**EXTRACT PROVIDED**

The Philippines, situated in an area of Southeast Asia nestled near Malaysia, Indonesia and Thailand, has been looked upon by many economists as destined for greatness, that is, part of the next wave of developing nations to accelerate with growth in a similar manner to places such as South Korea, Japan, India and China. Known to some as a ‘Tiger Cub’ economy, lumping it with Malaysia, Thailand and Indonesia, as well as part of the ‘Next Eleven’ (featuring countries such as Bangladesh, Indonesia and Turkey), many economists predict it to follow the same trend as Japan and Korea in the near future. In the past few years its economic growth has been rather steady.

Other than the obviously prominent dip within 2008 and 2009 due to the GFC, the Philippines has been experiencing strong growth ranging from 5-8%, with its 6.1% growth in 2014 second to that of China in the Asia-Pacific region and a predicted yearly GDP growth rate of 6.7% for 2015 by the IMF. The economy has also been experiencing incredible consumer confidence as a result of their strong growth, ranking third in the world behind India and Indonesia and this is reflected in the increased discretionary spending that Filipinos have been undertaking on lifestyle and luxury items. You can find many Filipinos shopping at the SM or Robinsons mega-malls across the country – indeed, shopping has become a very popular hobby for most Filipinos, something that most definitely would not have been as common a few years ago when people had very little and were centered in provincial areas.

**CHALLENGE 1**
Repeat the rows below word for word, leaving out the picture.

**MATERIAL PROVIDED**
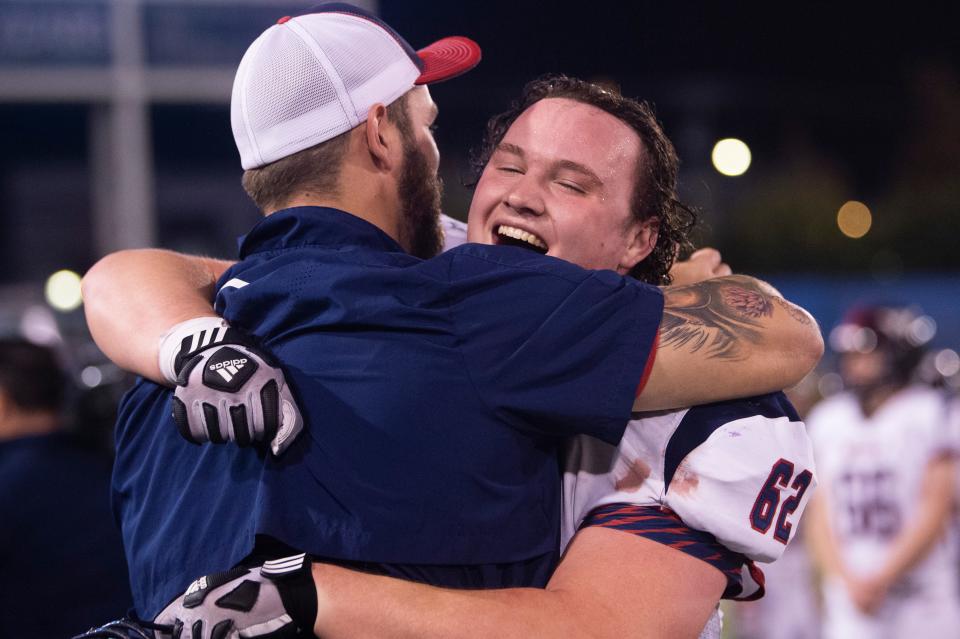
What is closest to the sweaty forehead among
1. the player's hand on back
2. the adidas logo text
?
the player's hand on back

**CHALLENGE 2**
Quote the entire passage about the Philippine economy above.

**EXERCISE RESULT 1**
What is closest to the sweaty forehead among
1. the player's hand on back
2. the adidas logo text
?
the player's hand on back

**EXERCISE RESULT 2**
The Philippines, situated in an area of Southeast Asia nestled near Malaysia, Indonesia and Thailand, has been looked upon by many economists as destined for greatness, that is, part of the next wave of developing nations to accelerate with growth in a similar manner to places such as South Korea, Japan, India and China. Known to some as a ‘Tiger Cub’ economy, lumping it with Malaysia, Thailand and Indonesia, as well as part of the ‘Next Eleven’ (featuring countries such as Bangladesh, Indonesia and Turkey), many economists predict it to follow the same trend as Japan and Korea in the near future. In the past few years its economic growth has been rather steady.

Other than the obviously prominent dip within 2008 and 2009 due to the GFC, the Philippines has been experiencing strong growth ranging from 5-8%, with its 6.1% growth in 2014 second to that of China in the Asia-Pacific region and a predicted yearly GDP growth rate of 6.7% for 2015 by the IMF. The economy has also been experiencing incredible consumer confidence as a result of their strong growth, ranking third in the world behind India and Indonesia and this is reflected in the increased discretionary spending that Filipinos have been undertaking on lifestyle and luxury items. You can find many Filipinos shopping at the SM or Robinsons mega-malls across the country – indeed, shopping has become a very popular hobby for most Filipinos, something that most definitely would not have been as common a few years ago when people had very little and were centered in provincial areas.